What to do
Work out how many lines in the entries below include the word "unknown". Give nothing but the number.

(Stored data entries)
════════════════════

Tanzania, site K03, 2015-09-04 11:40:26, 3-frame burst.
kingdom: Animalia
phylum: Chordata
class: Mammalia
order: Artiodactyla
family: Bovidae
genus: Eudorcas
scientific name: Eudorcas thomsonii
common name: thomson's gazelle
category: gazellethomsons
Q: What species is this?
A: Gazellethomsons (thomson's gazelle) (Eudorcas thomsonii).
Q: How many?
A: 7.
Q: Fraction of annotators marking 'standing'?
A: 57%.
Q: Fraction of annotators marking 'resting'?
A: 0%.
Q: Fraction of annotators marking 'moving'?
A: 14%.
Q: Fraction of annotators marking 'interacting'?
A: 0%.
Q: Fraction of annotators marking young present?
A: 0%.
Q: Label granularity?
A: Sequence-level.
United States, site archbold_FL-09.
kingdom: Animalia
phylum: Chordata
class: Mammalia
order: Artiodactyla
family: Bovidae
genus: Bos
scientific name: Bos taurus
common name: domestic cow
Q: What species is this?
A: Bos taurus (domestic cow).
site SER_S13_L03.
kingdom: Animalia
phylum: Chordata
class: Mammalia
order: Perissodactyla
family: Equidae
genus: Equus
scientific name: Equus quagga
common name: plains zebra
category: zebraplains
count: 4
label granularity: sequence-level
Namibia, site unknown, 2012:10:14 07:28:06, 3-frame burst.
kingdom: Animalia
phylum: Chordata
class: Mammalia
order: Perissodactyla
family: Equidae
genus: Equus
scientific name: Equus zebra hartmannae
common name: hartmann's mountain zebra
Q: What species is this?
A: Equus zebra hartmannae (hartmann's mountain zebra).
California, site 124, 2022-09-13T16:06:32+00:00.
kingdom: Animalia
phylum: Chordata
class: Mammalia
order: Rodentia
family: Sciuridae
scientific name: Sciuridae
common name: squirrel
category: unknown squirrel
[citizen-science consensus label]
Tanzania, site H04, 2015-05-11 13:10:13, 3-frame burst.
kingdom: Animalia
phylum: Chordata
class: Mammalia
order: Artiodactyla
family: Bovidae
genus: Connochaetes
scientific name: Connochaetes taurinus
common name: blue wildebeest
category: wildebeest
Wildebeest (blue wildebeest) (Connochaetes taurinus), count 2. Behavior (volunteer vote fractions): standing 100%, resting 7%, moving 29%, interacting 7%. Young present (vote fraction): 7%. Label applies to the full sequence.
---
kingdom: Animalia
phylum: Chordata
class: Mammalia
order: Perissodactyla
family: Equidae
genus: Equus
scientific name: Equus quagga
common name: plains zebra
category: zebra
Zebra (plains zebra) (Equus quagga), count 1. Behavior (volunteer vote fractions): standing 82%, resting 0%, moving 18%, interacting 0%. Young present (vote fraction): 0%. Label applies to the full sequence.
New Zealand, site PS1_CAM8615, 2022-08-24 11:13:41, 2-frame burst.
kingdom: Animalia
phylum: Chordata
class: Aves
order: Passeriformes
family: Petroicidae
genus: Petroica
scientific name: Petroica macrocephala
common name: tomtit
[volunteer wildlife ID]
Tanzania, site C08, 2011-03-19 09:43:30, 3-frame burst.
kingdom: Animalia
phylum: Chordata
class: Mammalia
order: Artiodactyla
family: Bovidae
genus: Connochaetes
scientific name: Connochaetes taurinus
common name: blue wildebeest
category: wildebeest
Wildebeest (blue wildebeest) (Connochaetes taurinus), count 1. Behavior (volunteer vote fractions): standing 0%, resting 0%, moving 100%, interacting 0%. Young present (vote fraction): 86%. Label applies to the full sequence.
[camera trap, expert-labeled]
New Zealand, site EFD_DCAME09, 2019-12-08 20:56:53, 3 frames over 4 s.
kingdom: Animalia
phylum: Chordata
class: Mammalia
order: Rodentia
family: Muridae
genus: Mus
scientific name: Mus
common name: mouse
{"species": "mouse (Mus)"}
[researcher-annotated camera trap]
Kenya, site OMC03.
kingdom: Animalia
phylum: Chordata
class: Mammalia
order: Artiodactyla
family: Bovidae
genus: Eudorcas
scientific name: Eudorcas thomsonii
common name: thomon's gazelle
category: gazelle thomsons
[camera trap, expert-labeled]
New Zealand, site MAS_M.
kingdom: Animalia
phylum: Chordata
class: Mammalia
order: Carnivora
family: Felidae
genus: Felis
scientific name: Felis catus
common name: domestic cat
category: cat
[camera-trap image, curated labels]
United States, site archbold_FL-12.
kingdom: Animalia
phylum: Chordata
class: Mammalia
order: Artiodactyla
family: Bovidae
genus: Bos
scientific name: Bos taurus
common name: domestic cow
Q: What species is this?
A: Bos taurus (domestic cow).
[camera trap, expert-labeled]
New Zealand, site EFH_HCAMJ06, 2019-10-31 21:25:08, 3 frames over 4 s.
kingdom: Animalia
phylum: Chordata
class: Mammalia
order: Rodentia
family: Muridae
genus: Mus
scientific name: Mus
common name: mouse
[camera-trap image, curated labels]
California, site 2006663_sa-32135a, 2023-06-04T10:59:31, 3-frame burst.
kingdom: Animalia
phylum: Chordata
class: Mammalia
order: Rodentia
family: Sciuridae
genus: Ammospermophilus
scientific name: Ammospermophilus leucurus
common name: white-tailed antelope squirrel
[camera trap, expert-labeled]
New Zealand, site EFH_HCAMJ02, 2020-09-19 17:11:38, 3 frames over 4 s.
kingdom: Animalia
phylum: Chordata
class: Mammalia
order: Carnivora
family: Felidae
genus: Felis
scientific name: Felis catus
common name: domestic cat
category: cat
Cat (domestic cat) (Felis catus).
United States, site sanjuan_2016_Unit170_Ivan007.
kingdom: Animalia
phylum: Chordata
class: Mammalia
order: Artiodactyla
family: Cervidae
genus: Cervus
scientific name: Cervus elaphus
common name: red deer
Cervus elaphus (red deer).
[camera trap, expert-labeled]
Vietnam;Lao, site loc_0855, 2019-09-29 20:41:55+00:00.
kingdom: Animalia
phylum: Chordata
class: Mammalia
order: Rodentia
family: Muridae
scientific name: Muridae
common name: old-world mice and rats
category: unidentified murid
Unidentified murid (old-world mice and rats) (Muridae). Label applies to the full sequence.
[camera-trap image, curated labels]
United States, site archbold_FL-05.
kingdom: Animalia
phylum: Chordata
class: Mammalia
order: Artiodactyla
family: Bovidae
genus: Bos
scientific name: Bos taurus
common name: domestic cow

════════════════════

Solved exercise
2